とはいえ、実際には、派遣で安定を目指すのは難しいのかもしれず、まとまった貯蓄などがなければ安心はできないし、明日解雇される憂き目の可能性は否定できません。

私などが言うのはおこがましいですが(笑)。英語講師はコマ数を埋めてナンボの、時給で働くしがない商売なので、私も「明日はホームレスかもしれない」という可能性を見据えています。働けるうちに何とかしなくては・・・という焦りはあります。おかげさまで、今のところは時間調整がたいへんなほどの状態なので、完全休日がもらえないほどになっているので、不安は薄れていますが、いつも不安がつきまとうのは否めません。

母が今月満70歳になります。彼女の元気には年齢を感じさせませんが、いつ彼女の具合が悪くなるかは、覚悟しなければならないところ。それらを鑑みると、ホームレスは他人事ではないのであります。私はアル中ですし(アル中は一度罹ったら、生涯バトルです)、躁鬱病も持っていますし、意志が崩れたらなし崩しに転落してしまうことは、大いにありえるわけです。

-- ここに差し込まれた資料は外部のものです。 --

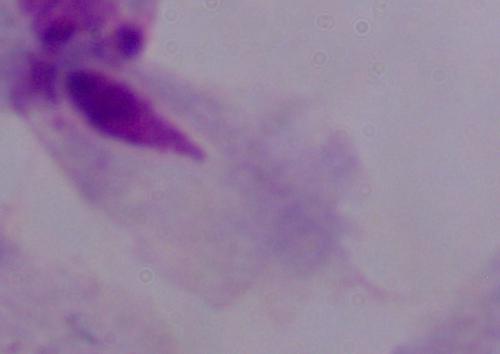 Photomicrograph. Captured at 1000x magnification. A trichomonad is shown.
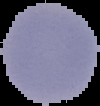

そんな私にここまでつきあってくれる母や西さんや、友人たちには、心から感謝しています。

昔の映画『タンポポ』だったか、何かで、ホームレスの暮らしに混ざった主人公が、「望んでホームレスになった人」を描いていましたが、私は彼が本当に望んでそうしているのかも、決定できないような気がしました。お金があれば、家族や事情から逃げている人々でも、ホームレスになる必要はないとやはり思うのです。寒くなっており、ホームレスの人々が誰にも知られずに死んでゆくニュースは見なくなりました。何か事件性がないと私たちは彼らの寒さに耐える暮らしや、どうしてホームレスになったのか、に想いを馳せることはありませんが、「明日は我が身」と思って、ぜひぜひ考えてもらえたらなぁと思うのです。好きで貧乏になる人はめったにいません。ゼロと言えないのがつらいですが、ゼロに限りなく、いないでしょう。どうしたらホームレスを生まない社会を作れるのか、じっくり考えてみていただきたいなぁと、ひとりひとりの精神的成熟を祈って止みません。